International ‘PARK(ing) Day’ to transform Parking Lot 15
Daniel Van Hoosier, Contributing Writer
September 14, 2011
Filed under News
PARK(ing) Day, an international event set to kick off in 30 countries on Sept. 16, will find its way to Cal State Long Beach’s Parking Lot 15, where Long Beach community members, including those from CSULB, are set to transform the area into a one-day park.
From 9 a.m. to 4 p.m., campus organizations, businesses, city offices and volunteers from all over Long Beach will collaborate in the annual event that turns parking lots into a place were they can enjoy a long list of activities.
Participants can expect recycled material sculpting, trashcan art and fitness programs as well as children’s activities.

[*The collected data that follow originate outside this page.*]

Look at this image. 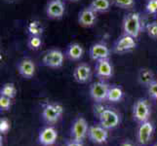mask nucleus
Here are the masks:
<instances>
[{
    "mask_svg": "<svg viewBox=\"0 0 157 146\" xmlns=\"http://www.w3.org/2000/svg\"><path fill=\"white\" fill-rule=\"evenodd\" d=\"M58 138V132L54 127H46L38 134V142L43 146H52Z\"/></svg>",
    "mask_w": 157,
    "mask_h": 146,
    "instance_id": "12",
    "label": "nucleus"
},
{
    "mask_svg": "<svg viewBox=\"0 0 157 146\" xmlns=\"http://www.w3.org/2000/svg\"><path fill=\"white\" fill-rule=\"evenodd\" d=\"M147 35L152 39H157V21H152L147 25Z\"/></svg>",
    "mask_w": 157,
    "mask_h": 146,
    "instance_id": "26",
    "label": "nucleus"
},
{
    "mask_svg": "<svg viewBox=\"0 0 157 146\" xmlns=\"http://www.w3.org/2000/svg\"><path fill=\"white\" fill-rule=\"evenodd\" d=\"M18 71L21 77L25 79H30L35 74V63L31 58H25L21 59L18 63Z\"/></svg>",
    "mask_w": 157,
    "mask_h": 146,
    "instance_id": "14",
    "label": "nucleus"
},
{
    "mask_svg": "<svg viewBox=\"0 0 157 146\" xmlns=\"http://www.w3.org/2000/svg\"><path fill=\"white\" fill-rule=\"evenodd\" d=\"M116 7L121 9H132L135 6V0H111Z\"/></svg>",
    "mask_w": 157,
    "mask_h": 146,
    "instance_id": "25",
    "label": "nucleus"
},
{
    "mask_svg": "<svg viewBox=\"0 0 157 146\" xmlns=\"http://www.w3.org/2000/svg\"><path fill=\"white\" fill-rule=\"evenodd\" d=\"M152 146H157V143H155V144H153Z\"/></svg>",
    "mask_w": 157,
    "mask_h": 146,
    "instance_id": "35",
    "label": "nucleus"
},
{
    "mask_svg": "<svg viewBox=\"0 0 157 146\" xmlns=\"http://www.w3.org/2000/svg\"><path fill=\"white\" fill-rule=\"evenodd\" d=\"M66 12V5L63 0H50L46 6V15L53 20L62 19Z\"/></svg>",
    "mask_w": 157,
    "mask_h": 146,
    "instance_id": "9",
    "label": "nucleus"
},
{
    "mask_svg": "<svg viewBox=\"0 0 157 146\" xmlns=\"http://www.w3.org/2000/svg\"><path fill=\"white\" fill-rule=\"evenodd\" d=\"M66 146H84L82 142H80V141H76V140H70L69 142L67 143Z\"/></svg>",
    "mask_w": 157,
    "mask_h": 146,
    "instance_id": "31",
    "label": "nucleus"
},
{
    "mask_svg": "<svg viewBox=\"0 0 157 146\" xmlns=\"http://www.w3.org/2000/svg\"><path fill=\"white\" fill-rule=\"evenodd\" d=\"M88 131L89 127L86 119L83 117H78L77 119H75V121L71 126L70 136H71V138L73 140L83 142L85 137L88 136Z\"/></svg>",
    "mask_w": 157,
    "mask_h": 146,
    "instance_id": "4",
    "label": "nucleus"
},
{
    "mask_svg": "<svg viewBox=\"0 0 157 146\" xmlns=\"http://www.w3.org/2000/svg\"><path fill=\"white\" fill-rule=\"evenodd\" d=\"M11 107V99L4 95H0V108L3 111H7Z\"/></svg>",
    "mask_w": 157,
    "mask_h": 146,
    "instance_id": "28",
    "label": "nucleus"
},
{
    "mask_svg": "<svg viewBox=\"0 0 157 146\" xmlns=\"http://www.w3.org/2000/svg\"><path fill=\"white\" fill-rule=\"evenodd\" d=\"M111 2V0H92L89 7L96 13H105L109 11Z\"/></svg>",
    "mask_w": 157,
    "mask_h": 146,
    "instance_id": "19",
    "label": "nucleus"
},
{
    "mask_svg": "<svg viewBox=\"0 0 157 146\" xmlns=\"http://www.w3.org/2000/svg\"><path fill=\"white\" fill-rule=\"evenodd\" d=\"M70 1H73V2H76V1H78V0H70Z\"/></svg>",
    "mask_w": 157,
    "mask_h": 146,
    "instance_id": "34",
    "label": "nucleus"
},
{
    "mask_svg": "<svg viewBox=\"0 0 157 146\" xmlns=\"http://www.w3.org/2000/svg\"><path fill=\"white\" fill-rule=\"evenodd\" d=\"M95 69H96L97 76L100 78L107 79L110 78L113 75V67L111 62H109V58H105L98 61L96 62Z\"/></svg>",
    "mask_w": 157,
    "mask_h": 146,
    "instance_id": "17",
    "label": "nucleus"
},
{
    "mask_svg": "<svg viewBox=\"0 0 157 146\" xmlns=\"http://www.w3.org/2000/svg\"><path fill=\"white\" fill-rule=\"evenodd\" d=\"M108 129L101 127V125H95L89 127L88 137L92 142L96 144H102L107 141Z\"/></svg>",
    "mask_w": 157,
    "mask_h": 146,
    "instance_id": "11",
    "label": "nucleus"
},
{
    "mask_svg": "<svg viewBox=\"0 0 157 146\" xmlns=\"http://www.w3.org/2000/svg\"><path fill=\"white\" fill-rule=\"evenodd\" d=\"M63 113V107L59 103H47L43 106L42 118L48 124L57 123Z\"/></svg>",
    "mask_w": 157,
    "mask_h": 146,
    "instance_id": "2",
    "label": "nucleus"
},
{
    "mask_svg": "<svg viewBox=\"0 0 157 146\" xmlns=\"http://www.w3.org/2000/svg\"><path fill=\"white\" fill-rule=\"evenodd\" d=\"M138 79H139V82L140 84L147 86V87H148L151 83L155 81L153 72L148 68H142L140 69V72H139Z\"/></svg>",
    "mask_w": 157,
    "mask_h": 146,
    "instance_id": "20",
    "label": "nucleus"
},
{
    "mask_svg": "<svg viewBox=\"0 0 157 146\" xmlns=\"http://www.w3.org/2000/svg\"><path fill=\"white\" fill-rule=\"evenodd\" d=\"M109 88V85L105 81H98V82H95L91 85L90 95L96 102H102L107 100Z\"/></svg>",
    "mask_w": 157,
    "mask_h": 146,
    "instance_id": "7",
    "label": "nucleus"
},
{
    "mask_svg": "<svg viewBox=\"0 0 157 146\" xmlns=\"http://www.w3.org/2000/svg\"><path fill=\"white\" fill-rule=\"evenodd\" d=\"M28 46L30 50L32 51H37L39 50L40 47L42 46V39L41 36H35V35H30L28 40Z\"/></svg>",
    "mask_w": 157,
    "mask_h": 146,
    "instance_id": "24",
    "label": "nucleus"
},
{
    "mask_svg": "<svg viewBox=\"0 0 157 146\" xmlns=\"http://www.w3.org/2000/svg\"><path fill=\"white\" fill-rule=\"evenodd\" d=\"M136 45L137 43L134 37L127 34H123L115 42L114 46H113V52L117 54H123L133 50L136 47Z\"/></svg>",
    "mask_w": 157,
    "mask_h": 146,
    "instance_id": "10",
    "label": "nucleus"
},
{
    "mask_svg": "<svg viewBox=\"0 0 157 146\" xmlns=\"http://www.w3.org/2000/svg\"><path fill=\"white\" fill-rule=\"evenodd\" d=\"M92 77L91 67L87 63H80L73 70V78L77 83L85 84L90 81Z\"/></svg>",
    "mask_w": 157,
    "mask_h": 146,
    "instance_id": "15",
    "label": "nucleus"
},
{
    "mask_svg": "<svg viewBox=\"0 0 157 146\" xmlns=\"http://www.w3.org/2000/svg\"><path fill=\"white\" fill-rule=\"evenodd\" d=\"M123 91L121 88L119 87H110L109 91H108V95H107V100L111 101V102H118L122 99L123 97Z\"/></svg>",
    "mask_w": 157,
    "mask_h": 146,
    "instance_id": "22",
    "label": "nucleus"
},
{
    "mask_svg": "<svg viewBox=\"0 0 157 146\" xmlns=\"http://www.w3.org/2000/svg\"><path fill=\"white\" fill-rule=\"evenodd\" d=\"M84 49L79 43H71L67 48L66 56L70 59V61H79V59L83 57Z\"/></svg>",
    "mask_w": 157,
    "mask_h": 146,
    "instance_id": "18",
    "label": "nucleus"
},
{
    "mask_svg": "<svg viewBox=\"0 0 157 146\" xmlns=\"http://www.w3.org/2000/svg\"><path fill=\"white\" fill-rule=\"evenodd\" d=\"M89 55L93 61H101V59L109 58L110 50L104 43H95L92 45L89 50Z\"/></svg>",
    "mask_w": 157,
    "mask_h": 146,
    "instance_id": "13",
    "label": "nucleus"
},
{
    "mask_svg": "<svg viewBox=\"0 0 157 146\" xmlns=\"http://www.w3.org/2000/svg\"><path fill=\"white\" fill-rule=\"evenodd\" d=\"M120 146H135V144L130 141V140H125V141H123L120 144Z\"/></svg>",
    "mask_w": 157,
    "mask_h": 146,
    "instance_id": "32",
    "label": "nucleus"
},
{
    "mask_svg": "<svg viewBox=\"0 0 157 146\" xmlns=\"http://www.w3.org/2000/svg\"><path fill=\"white\" fill-rule=\"evenodd\" d=\"M64 55L59 49H52L48 51L42 58V62L45 66L51 68H59L63 64Z\"/></svg>",
    "mask_w": 157,
    "mask_h": 146,
    "instance_id": "6",
    "label": "nucleus"
},
{
    "mask_svg": "<svg viewBox=\"0 0 157 146\" xmlns=\"http://www.w3.org/2000/svg\"><path fill=\"white\" fill-rule=\"evenodd\" d=\"M147 12L150 15H154L157 13V0H148L145 6Z\"/></svg>",
    "mask_w": 157,
    "mask_h": 146,
    "instance_id": "27",
    "label": "nucleus"
},
{
    "mask_svg": "<svg viewBox=\"0 0 157 146\" xmlns=\"http://www.w3.org/2000/svg\"><path fill=\"white\" fill-rule=\"evenodd\" d=\"M10 129V122L7 119H1L0 120V133H6Z\"/></svg>",
    "mask_w": 157,
    "mask_h": 146,
    "instance_id": "30",
    "label": "nucleus"
},
{
    "mask_svg": "<svg viewBox=\"0 0 157 146\" xmlns=\"http://www.w3.org/2000/svg\"><path fill=\"white\" fill-rule=\"evenodd\" d=\"M7 2H10V3H12V2H15L16 0H6Z\"/></svg>",
    "mask_w": 157,
    "mask_h": 146,
    "instance_id": "33",
    "label": "nucleus"
},
{
    "mask_svg": "<svg viewBox=\"0 0 157 146\" xmlns=\"http://www.w3.org/2000/svg\"><path fill=\"white\" fill-rule=\"evenodd\" d=\"M29 35H35V36H41L44 31V28H43L42 24L39 21H31L29 23L28 26H26Z\"/></svg>",
    "mask_w": 157,
    "mask_h": 146,
    "instance_id": "21",
    "label": "nucleus"
},
{
    "mask_svg": "<svg viewBox=\"0 0 157 146\" xmlns=\"http://www.w3.org/2000/svg\"><path fill=\"white\" fill-rule=\"evenodd\" d=\"M154 128L152 123L149 121H145L140 123L137 131V141L140 146L147 145L152 137Z\"/></svg>",
    "mask_w": 157,
    "mask_h": 146,
    "instance_id": "8",
    "label": "nucleus"
},
{
    "mask_svg": "<svg viewBox=\"0 0 157 146\" xmlns=\"http://www.w3.org/2000/svg\"><path fill=\"white\" fill-rule=\"evenodd\" d=\"M147 91H148V95L151 99H157V81H154V82H152L148 86Z\"/></svg>",
    "mask_w": 157,
    "mask_h": 146,
    "instance_id": "29",
    "label": "nucleus"
},
{
    "mask_svg": "<svg viewBox=\"0 0 157 146\" xmlns=\"http://www.w3.org/2000/svg\"><path fill=\"white\" fill-rule=\"evenodd\" d=\"M150 106L147 99H139L134 104L133 108V117L138 123H144L145 121H148V118L150 117Z\"/></svg>",
    "mask_w": 157,
    "mask_h": 146,
    "instance_id": "5",
    "label": "nucleus"
},
{
    "mask_svg": "<svg viewBox=\"0 0 157 146\" xmlns=\"http://www.w3.org/2000/svg\"><path fill=\"white\" fill-rule=\"evenodd\" d=\"M123 34H127L137 38L142 31V19L138 12H131L123 19Z\"/></svg>",
    "mask_w": 157,
    "mask_h": 146,
    "instance_id": "1",
    "label": "nucleus"
},
{
    "mask_svg": "<svg viewBox=\"0 0 157 146\" xmlns=\"http://www.w3.org/2000/svg\"><path fill=\"white\" fill-rule=\"evenodd\" d=\"M16 94H17V89H16L13 83H7L3 85L1 90H0V95L7 96L11 99L16 96Z\"/></svg>",
    "mask_w": 157,
    "mask_h": 146,
    "instance_id": "23",
    "label": "nucleus"
},
{
    "mask_svg": "<svg viewBox=\"0 0 157 146\" xmlns=\"http://www.w3.org/2000/svg\"><path fill=\"white\" fill-rule=\"evenodd\" d=\"M98 118L100 120V125L106 129H114L120 124V116L115 110L110 108H105Z\"/></svg>",
    "mask_w": 157,
    "mask_h": 146,
    "instance_id": "3",
    "label": "nucleus"
},
{
    "mask_svg": "<svg viewBox=\"0 0 157 146\" xmlns=\"http://www.w3.org/2000/svg\"><path fill=\"white\" fill-rule=\"evenodd\" d=\"M97 21V13L90 7L84 8L78 15V23L84 28H91Z\"/></svg>",
    "mask_w": 157,
    "mask_h": 146,
    "instance_id": "16",
    "label": "nucleus"
}]
</instances>
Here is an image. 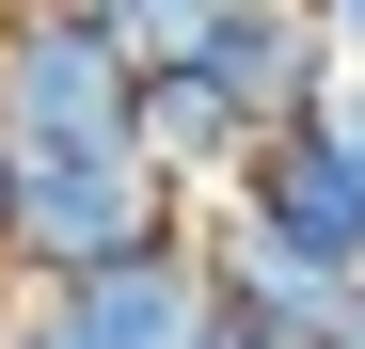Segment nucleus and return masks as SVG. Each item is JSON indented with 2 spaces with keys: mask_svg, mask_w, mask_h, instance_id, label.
I'll list each match as a JSON object with an SVG mask.
<instances>
[{
  "mask_svg": "<svg viewBox=\"0 0 365 349\" xmlns=\"http://www.w3.org/2000/svg\"><path fill=\"white\" fill-rule=\"evenodd\" d=\"M191 191H175L159 159H16V222H0V270L16 286H80L111 254H159V239H191Z\"/></svg>",
  "mask_w": 365,
  "mask_h": 349,
  "instance_id": "f257e3e1",
  "label": "nucleus"
},
{
  "mask_svg": "<svg viewBox=\"0 0 365 349\" xmlns=\"http://www.w3.org/2000/svg\"><path fill=\"white\" fill-rule=\"evenodd\" d=\"M0 111H16V159H143V64L64 0L0 16Z\"/></svg>",
  "mask_w": 365,
  "mask_h": 349,
  "instance_id": "f03ea898",
  "label": "nucleus"
},
{
  "mask_svg": "<svg viewBox=\"0 0 365 349\" xmlns=\"http://www.w3.org/2000/svg\"><path fill=\"white\" fill-rule=\"evenodd\" d=\"M238 222H270V239L286 254H318L334 286H365V143L334 127V111H318V127H270L255 159H238V191H222Z\"/></svg>",
  "mask_w": 365,
  "mask_h": 349,
  "instance_id": "7ed1b4c3",
  "label": "nucleus"
},
{
  "mask_svg": "<svg viewBox=\"0 0 365 349\" xmlns=\"http://www.w3.org/2000/svg\"><path fill=\"white\" fill-rule=\"evenodd\" d=\"M48 302L80 318V349H207V318H222L207 222L159 239V254H111V270H80V286H48Z\"/></svg>",
  "mask_w": 365,
  "mask_h": 349,
  "instance_id": "20e7f679",
  "label": "nucleus"
},
{
  "mask_svg": "<svg viewBox=\"0 0 365 349\" xmlns=\"http://www.w3.org/2000/svg\"><path fill=\"white\" fill-rule=\"evenodd\" d=\"M207 80L255 111V143H270V127H318V111L349 95V48L318 32V0H238L222 48H207Z\"/></svg>",
  "mask_w": 365,
  "mask_h": 349,
  "instance_id": "39448f33",
  "label": "nucleus"
},
{
  "mask_svg": "<svg viewBox=\"0 0 365 349\" xmlns=\"http://www.w3.org/2000/svg\"><path fill=\"white\" fill-rule=\"evenodd\" d=\"M207 270H222V302H238V318H270V333H302V349H334L349 302H365V286H334L318 254H286L270 222H238V207H207Z\"/></svg>",
  "mask_w": 365,
  "mask_h": 349,
  "instance_id": "423d86ee",
  "label": "nucleus"
},
{
  "mask_svg": "<svg viewBox=\"0 0 365 349\" xmlns=\"http://www.w3.org/2000/svg\"><path fill=\"white\" fill-rule=\"evenodd\" d=\"M143 159H159L191 207H222V191H238V159H255V111H238L207 64H159V80H143Z\"/></svg>",
  "mask_w": 365,
  "mask_h": 349,
  "instance_id": "0eeeda50",
  "label": "nucleus"
},
{
  "mask_svg": "<svg viewBox=\"0 0 365 349\" xmlns=\"http://www.w3.org/2000/svg\"><path fill=\"white\" fill-rule=\"evenodd\" d=\"M64 16H96L111 48H128V64L159 80V64H207V48H222V16H238V0H64Z\"/></svg>",
  "mask_w": 365,
  "mask_h": 349,
  "instance_id": "6e6552de",
  "label": "nucleus"
},
{
  "mask_svg": "<svg viewBox=\"0 0 365 349\" xmlns=\"http://www.w3.org/2000/svg\"><path fill=\"white\" fill-rule=\"evenodd\" d=\"M0 349H80V318H64V302L32 286V302H16V333H0Z\"/></svg>",
  "mask_w": 365,
  "mask_h": 349,
  "instance_id": "1a4fd4ad",
  "label": "nucleus"
},
{
  "mask_svg": "<svg viewBox=\"0 0 365 349\" xmlns=\"http://www.w3.org/2000/svg\"><path fill=\"white\" fill-rule=\"evenodd\" d=\"M207 349H302V333H270V318H238V302H222V318H207Z\"/></svg>",
  "mask_w": 365,
  "mask_h": 349,
  "instance_id": "9d476101",
  "label": "nucleus"
},
{
  "mask_svg": "<svg viewBox=\"0 0 365 349\" xmlns=\"http://www.w3.org/2000/svg\"><path fill=\"white\" fill-rule=\"evenodd\" d=\"M318 32H334V48H349V64H365V0H318Z\"/></svg>",
  "mask_w": 365,
  "mask_h": 349,
  "instance_id": "9b49d317",
  "label": "nucleus"
},
{
  "mask_svg": "<svg viewBox=\"0 0 365 349\" xmlns=\"http://www.w3.org/2000/svg\"><path fill=\"white\" fill-rule=\"evenodd\" d=\"M0 222H16V111H0Z\"/></svg>",
  "mask_w": 365,
  "mask_h": 349,
  "instance_id": "f8f14e48",
  "label": "nucleus"
},
{
  "mask_svg": "<svg viewBox=\"0 0 365 349\" xmlns=\"http://www.w3.org/2000/svg\"><path fill=\"white\" fill-rule=\"evenodd\" d=\"M334 127H349V143H365V64H349V95H334Z\"/></svg>",
  "mask_w": 365,
  "mask_h": 349,
  "instance_id": "ddd939ff",
  "label": "nucleus"
},
{
  "mask_svg": "<svg viewBox=\"0 0 365 349\" xmlns=\"http://www.w3.org/2000/svg\"><path fill=\"white\" fill-rule=\"evenodd\" d=\"M16 302H32V286H16V270H0V333H16Z\"/></svg>",
  "mask_w": 365,
  "mask_h": 349,
  "instance_id": "4468645a",
  "label": "nucleus"
},
{
  "mask_svg": "<svg viewBox=\"0 0 365 349\" xmlns=\"http://www.w3.org/2000/svg\"><path fill=\"white\" fill-rule=\"evenodd\" d=\"M334 349H365V302H349V333H334Z\"/></svg>",
  "mask_w": 365,
  "mask_h": 349,
  "instance_id": "2eb2a0df",
  "label": "nucleus"
},
{
  "mask_svg": "<svg viewBox=\"0 0 365 349\" xmlns=\"http://www.w3.org/2000/svg\"><path fill=\"white\" fill-rule=\"evenodd\" d=\"M0 16H32V0H0Z\"/></svg>",
  "mask_w": 365,
  "mask_h": 349,
  "instance_id": "dca6fc26",
  "label": "nucleus"
}]
</instances>
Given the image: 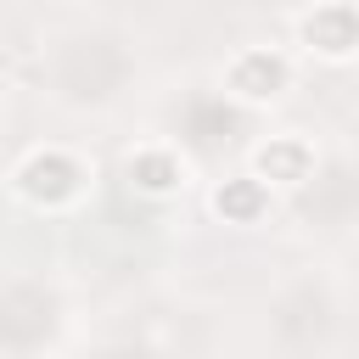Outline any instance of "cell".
<instances>
[{
    "label": "cell",
    "instance_id": "cell-3",
    "mask_svg": "<svg viewBox=\"0 0 359 359\" xmlns=\"http://www.w3.org/2000/svg\"><path fill=\"white\" fill-rule=\"evenodd\" d=\"M11 191H17V202H28L34 213H67V208H79V202L95 191V163H90L79 146L45 140V146H28V151L11 163Z\"/></svg>",
    "mask_w": 359,
    "mask_h": 359
},
{
    "label": "cell",
    "instance_id": "cell-1",
    "mask_svg": "<svg viewBox=\"0 0 359 359\" xmlns=\"http://www.w3.org/2000/svg\"><path fill=\"white\" fill-rule=\"evenodd\" d=\"M39 79H45V95L67 112H107L123 101L129 79H135V50L112 22L79 17L45 39Z\"/></svg>",
    "mask_w": 359,
    "mask_h": 359
},
{
    "label": "cell",
    "instance_id": "cell-7",
    "mask_svg": "<svg viewBox=\"0 0 359 359\" xmlns=\"http://www.w3.org/2000/svg\"><path fill=\"white\" fill-rule=\"evenodd\" d=\"M123 180H129V191L163 202V196H180V191H185V180H191V157H185L168 135H151V140L129 146V157H123Z\"/></svg>",
    "mask_w": 359,
    "mask_h": 359
},
{
    "label": "cell",
    "instance_id": "cell-5",
    "mask_svg": "<svg viewBox=\"0 0 359 359\" xmlns=\"http://www.w3.org/2000/svg\"><path fill=\"white\" fill-rule=\"evenodd\" d=\"M247 174L275 196V191H309V180L320 174V151L309 135L286 129V135H269L247 151Z\"/></svg>",
    "mask_w": 359,
    "mask_h": 359
},
{
    "label": "cell",
    "instance_id": "cell-2",
    "mask_svg": "<svg viewBox=\"0 0 359 359\" xmlns=\"http://www.w3.org/2000/svg\"><path fill=\"white\" fill-rule=\"evenodd\" d=\"M67 331V297L45 275L0 280V359H39Z\"/></svg>",
    "mask_w": 359,
    "mask_h": 359
},
{
    "label": "cell",
    "instance_id": "cell-4",
    "mask_svg": "<svg viewBox=\"0 0 359 359\" xmlns=\"http://www.w3.org/2000/svg\"><path fill=\"white\" fill-rule=\"evenodd\" d=\"M292 84H297V62L280 45H241V50H230V62L219 73V95L230 107H241V112L286 101Z\"/></svg>",
    "mask_w": 359,
    "mask_h": 359
},
{
    "label": "cell",
    "instance_id": "cell-11",
    "mask_svg": "<svg viewBox=\"0 0 359 359\" xmlns=\"http://www.w3.org/2000/svg\"><path fill=\"white\" fill-rule=\"evenodd\" d=\"M0 101H6V84H0Z\"/></svg>",
    "mask_w": 359,
    "mask_h": 359
},
{
    "label": "cell",
    "instance_id": "cell-10",
    "mask_svg": "<svg viewBox=\"0 0 359 359\" xmlns=\"http://www.w3.org/2000/svg\"><path fill=\"white\" fill-rule=\"evenodd\" d=\"M90 359H151L146 348H135V342H107V348H95Z\"/></svg>",
    "mask_w": 359,
    "mask_h": 359
},
{
    "label": "cell",
    "instance_id": "cell-9",
    "mask_svg": "<svg viewBox=\"0 0 359 359\" xmlns=\"http://www.w3.org/2000/svg\"><path fill=\"white\" fill-rule=\"evenodd\" d=\"M208 208H213L224 224H258V219L269 213V191H264L252 174H230V180H219V185H213Z\"/></svg>",
    "mask_w": 359,
    "mask_h": 359
},
{
    "label": "cell",
    "instance_id": "cell-6",
    "mask_svg": "<svg viewBox=\"0 0 359 359\" xmlns=\"http://www.w3.org/2000/svg\"><path fill=\"white\" fill-rule=\"evenodd\" d=\"M292 34L309 56L320 62H353L359 56V6L353 0H325V6H303L292 17Z\"/></svg>",
    "mask_w": 359,
    "mask_h": 359
},
{
    "label": "cell",
    "instance_id": "cell-8",
    "mask_svg": "<svg viewBox=\"0 0 359 359\" xmlns=\"http://www.w3.org/2000/svg\"><path fill=\"white\" fill-rule=\"evenodd\" d=\"M241 123H247V112H241V107H230L219 90H196V95L180 107V129H174L168 140L191 157V151H208V146H219V140L241 135Z\"/></svg>",
    "mask_w": 359,
    "mask_h": 359
}]
</instances>
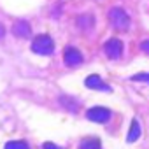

“This is an ongoing, growing event with the potential to involve every student on campus, the faculty, organizations and departments as well as the community at large,” CSULB health and human services secretary Wynndi Dahlin said via email.
The Recreation Society is the brains behind the organization of PARK(ing) Day.
This is the third year CSULB has participated.
The university will work with the Long Beach community to create a bike path connecting each participating location. There will be seven PARK(ing) Day locations throughout the city.
“This year, our theme is Rec-Connect so we are plugging in those other sites so students are aware that the City of Long Beach is doing its part in creating awareness of open space in urban areas,” said Robert Skiles, Recreation Society president.
“By providing more of these open areas, it will send a ripple effect of a sustainable healthier lifestyle.”
Associated Students Inc. and the College of Health and Human Services student council recognized the Recreation Society as the best student society of the year in May.
According to parkingday.org, the event started in San Francisco in 2005.
The event’s official website also says the “mission of PARK(ing) Day is to call attention to the need for more urban open space, to generate critical debate around how public space is created and allocated, and to improve the quality of urban human habitat … at least until the meter runs out.”